Ich habe seine schöne Musik, wie ich es als Kind nannte, als Sechsjähriger entdeckt. Ich hörte im November 1954 im Radio anlässlich des Todes von Wilhelm Furtwängler ein Stück, welches mich sofort in seinen Bann schlug. Offenkundig schwer verzaubert, fragte ich damals meinen Vater, was denn das für eine Musik sei. Es war die „Egmont-Overtüre“. Da hatte es mich schwer gepackt. Und das verbinde ich mein ganzes Leben lang mit Ludwig van Beethoven.
Würde Beethoven noch leben und sie hätten die Möglichkeit, ihm eine Frage zu stellen, welche wäre das?
Das ist gar nicht so leicht. Ich würde ihn wahrscheinlich fragen wollen, ob die Auffassung, dass er in vielen Fällen, bevor er komponiert hat, etwas gelesen und diese literarischen Vorlagen dann in Musik umgesetzt hat, richtig ist.
Warum ist es für junge Künstler so schwer, sich mit eigenen Musikproduktionen auf dem Markt zu etablieren?

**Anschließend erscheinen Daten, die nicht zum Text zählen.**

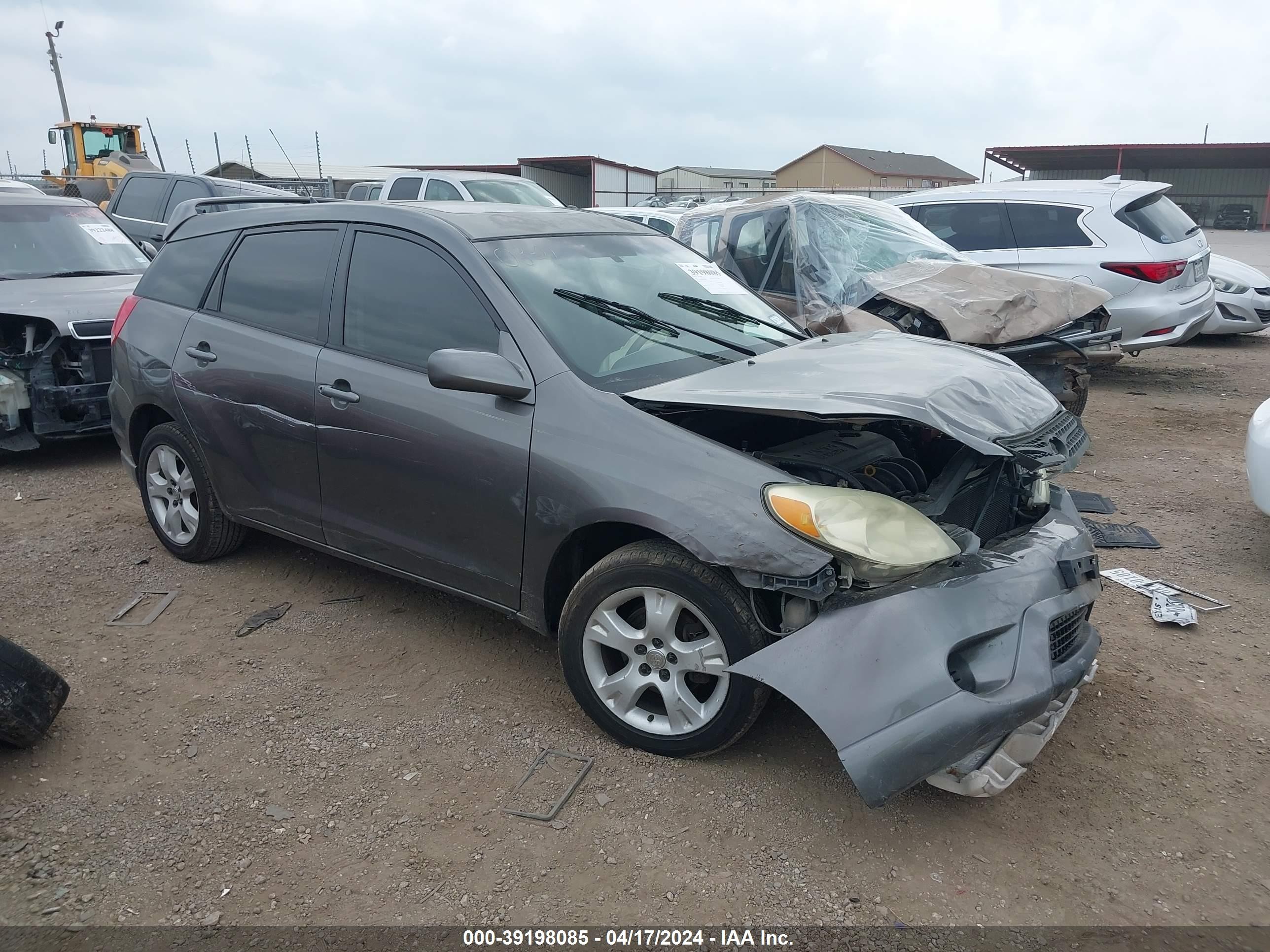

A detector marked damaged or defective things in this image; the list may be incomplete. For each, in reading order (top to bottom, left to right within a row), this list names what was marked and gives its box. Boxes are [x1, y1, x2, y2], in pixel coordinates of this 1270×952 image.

Oftmals müssen Sie ja sogar für die Produktion einer CD selbst in Vorkasse treten…
Das liegt zum einen daran, dass die Unternehmen, welche klassische Musik vertreiben, unter erheblichem Kostendruck stehen. Deswegen ist es wahrscheinlich der einfachere und bessere Weg, dass man eigene Aufnahmen digital ins Internet stellt und sie entsprechend propagiert. Wir selbst vom Klavierfestival Ruhr bringen ja alljährlich CD ́s heraus mit Aufnahmen junger Künstler. Wir hatten zum Beispiel im letzten Jahr nur Debütanten auf unseren Tonträgern und in diesem Jahr wird es wieder so sein, dass wir einige Beethoven-Einspielungen mit ganz jungen Pianisten veröffentlichen. Das ist dann so eine Art Visitenkarte, die sie dann zur weiteren Beförderung ihrer Karriere einsetzen können, was ja auch unser Ziel ist. Die CD ́s kommen immer regelmäßig vor Weihnachten heraus und im Internet unter www.klavierfestival.de/shop können Sie auch nachlesen, was wir da schon alles gemacht haben.
Herr Professor Ohnesorg, wir danken recht herzlich für das Gespräch und wünschen viel Erfolg bei der weiteren Ausrichtung des Klavierfestival-Ruhr.